‘E Quanto às Pessoas?’ Desenvolvimento Comunitário Sustentável no Rio, Parte 2—Ferramentas de Planejamento

Esta é a segunda matéria, de uma série de duas partes, de uma resenha do livro ‘Social Sustainability, Climate Resilience and Community-Based Urban Development: What About the People?’ (Sustentabilidade Social, Resiliência Climática e Desenvolvimento Comunitário Urbano: E Quanto às Pessoas?), de Cathy Baldwin e Robin King, incorporando conceitos que contribuem para pensar sobre as favelas do Rio.

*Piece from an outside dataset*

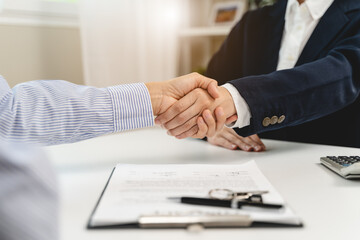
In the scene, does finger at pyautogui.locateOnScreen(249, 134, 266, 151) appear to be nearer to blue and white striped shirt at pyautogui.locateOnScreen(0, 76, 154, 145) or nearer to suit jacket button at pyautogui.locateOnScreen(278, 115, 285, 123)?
suit jacket button at pyautogui.locateOnScreen(278, 115, 285, 123)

Leia a primeira parte aqui

por Patricia Basile e Priscilla Mayrink, em RioOnWatch

Sustentabilidade Social, Resiliência Climática e Desenvolvimento Comunitário Urbano: E Quanto às Pessoas? deixa claro que o ambiente construído tem grande impacto sobre a sustentabilidade social* de uma comunidade, como discutido na primeira matéria desta série. Esta matéria enfoca especificamente nas ferramentas apresentadas pelos autores que podem ser úteis para líderes de favelas do Rio que buscam fazer intervenções em seu ambiente construído e social. (mais…)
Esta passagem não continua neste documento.